How The Lush Lit Life Started
Writing has always been my original dream and the only thing I’ve ever wanted to do. Since the first time I let my mind wander on paper during my elementary school days, I’ve dreamed about being a professional writer. In high school, I took my first creative writing class, and by senior year, I was the editor of the school’s literary magazine, and I had won local and state awards for my writing.
Other than my dream of writing, something else has followed me as I have tried to establish myself in a career. I’ve always had a fear of what would happen to me if my dreams fell through, so I always felt an obligation to myself and others to do something that would be considered practical.
This fear driven need for practicality is why I spent a good portion of my time thinking that I was only a journalist. I saw journalism as a way to live my writer dream while being in a career that was concrete and practical enough for others to understand and approve of. I majored in journalism for my first two years at Hampton University, but I changed my major during my sophomore year to English Education. I was convinced that I wasn’t cut out for journalism after not being selected for an internship at my hometown newspaper in Greensboro. Yet again, I chose my second major out of a desire to combine my dreams with grounded practicality, and what is more practical than a career as an English teacher.
I can’t say that my switch to majoring in English was inspired totally out of a desire to stay safe. I was drawn to literature classes that allowed me to read poetry, fiction and essays that I would have had to skip if I had remained a journalism major. I was a few steps closer to my real purpose as a writer, but not quite there.
My dream started to change. Instead of dreaming of becoming a noted journalist, I started to dream of teaching children my favorite literary works during the day and coming home in the evenings to work on my own writing. A few months after I graduated from college, I had my first teaching job as a 6th grade English/Language Arts teacher back in my hometown.
That was my first and last year teaching K-12 school. The pressure from all of the grading, staying hours after school to get work done, parent-teacher conferences, and lack of support pushed me to the point that I cried every morning before going to work. Teaching was nothing like the dream I had back in college, and I definitely never had time to write.
I’ve always found solace and refuge in books, and during this period, I found a book called Sacred Pampering Principles: An African-American Woman’s Guide to Self-Care and Inner Renewal by Debrena Jackson Gandy. This book made me question what my true passions were, and I was led back to journalism. My dream morphed again, and I could see myself as a magazine editor at one of the New York “glossies”. I decided to go to graduate school for journalism, and I applied to seven schools before being accepted into Syracuse’s Newhouse School of Public Communication.

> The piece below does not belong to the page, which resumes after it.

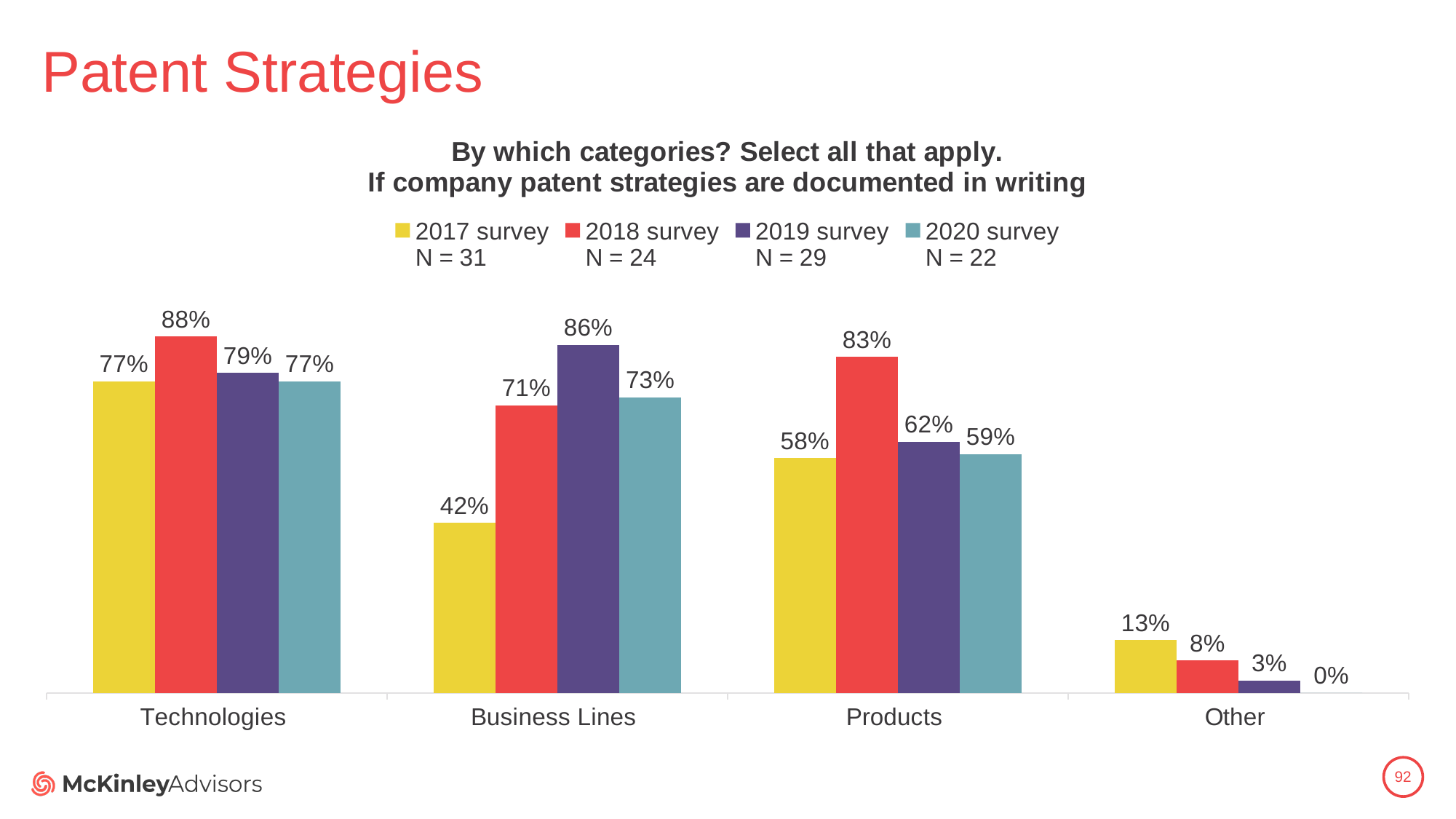
What is the difference between the 2018 survey and 2017 survey values for Business Lines? 29% What is the value for Other in the 2019 survey? 3% What is the value for Technologies in the 2018 survey? 88% What is the sample size (N) for the 2020 survey shown in the legend? N = 22 Which category has the lowest value in the 2017 survey? Other Which is larger for Products: the 2018 survey value or the 2019 survey value? 2018 survey Which category has the highest value in the 2019 survey? Business Lines How many series does the legend list? 4 What is the value for Products in the 2020 survey? 59% What kind of chart is shown on the slide? Bar chart How many categories are shown on the x axis? 4 What is the value for Business Lines in the 2017 survey? 42%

After Syracuse, I interned at a women’s business magazine in Atlanta. I also started freelance writing for a hair care magazine, so I was on track to do the usual series of internships combined with freelancing that most magazine journalists do before they land their first full time position. This was 2009 though, and I was a fresh graduate from a journalism school right after a major recession and a collapse of the traditional journalism industry. I again faltered to practicality, and instead of finding a way to move to New York via another unpaid internship, I moved back to North Carolina and resumed teaching as a substitute teacher. I still freelanced for a few publications, and I started to toy with blogging.
In addition to substitute teaching for the K-12 school system, I started substituting at the local community college in the developmental English department. Eventually, I was assigned my own classes, and I taught developmental English and reading classes for three years until I went back to graduate school for library studies on a full ride scholarship. After I graduated from library school, I started to work full time as a reference librarian at the same community college where I had taught.
My life seemed like it was finally leveling out, except for the fact that the position I had taken right after library school was temporary. I searched for nine months for permanent positions before being offered one at a community college in Jacksonville, NC, which is a military town on the edge of North Carolina toward the coast. It was 3 and a half hours from my family and my hometown. Librarianship is something I never intended to do, and now it had taken me to a strange town where I felt extremely isolated since I had nothing to do with the military. I wondered how I had gotten so far off the track I was once on. My writing dream started to feel like it was slipping away, and my expensive journalism degree started to feel like a waste of time.
During my long drives home from Jacksonville, I would listen to podcasts, which would make the drudgery of driving so long a lot more bearable. I listened to Myleik Teele, Rosetta Thurman, and other women’s business podcasts. I listened to Alex Elle’s Hey Girl podcast. I started to admire personal style influencers like Mattie James and Kim Postell of NaturallyFashionable who told their stories of how they built their dream careers from starting with a Wordpress and a plan. I also started to be inspired by creatives on social media like Ashely Coleman of Permission to Write and Alisha Roberson, who now runs Living Over Existing. I also started to think about women writers who I’ve always looked up to that started writing careers later in their lives, like Toni Morrison and Maya Angelou. I was so inspired that I decided to take my writing career in my own hands and at 35, I self published my first collection of poetry, Fast Girls Wear Loud Colors. It was then that I realized that all this time, I was mistaken about being solely a journalist.
I am a poet. I am a storyteller. I am a teacher. I am a researcher. I am an artist. And yeah, there’s a little bit of journalist in me too.
During the time since I took the first step toward my writing career by publishing my poetry collection, my work has been adapted to music by a group called The Damselfly Trio, and they have performed songs based on my work across North Carolina and even in Ireland.
I currently live in Morrisville, NC, and I’m still an academic librarian, but I’ve grown to appreciate how compatible the profession is to a writing life. I’m also working on my second book, a verse novel.
Everything I’ve gone through put a passion in me to help other women writers like me who may feel like their chances to write have passed. I’m creating a community for women who are 35 and over so they don’t have to feel like they are alone in their writing dreams. This community will include the support, the resources, and the encouragement that I wished I had. Despite the twists and turns in my journey, I’ve learned that it’s not too late to have a writing life on my terms, according to my Christian faith and my sense of authentic self. I want to show women like me a pathway to their own writing lives that they never thought existed.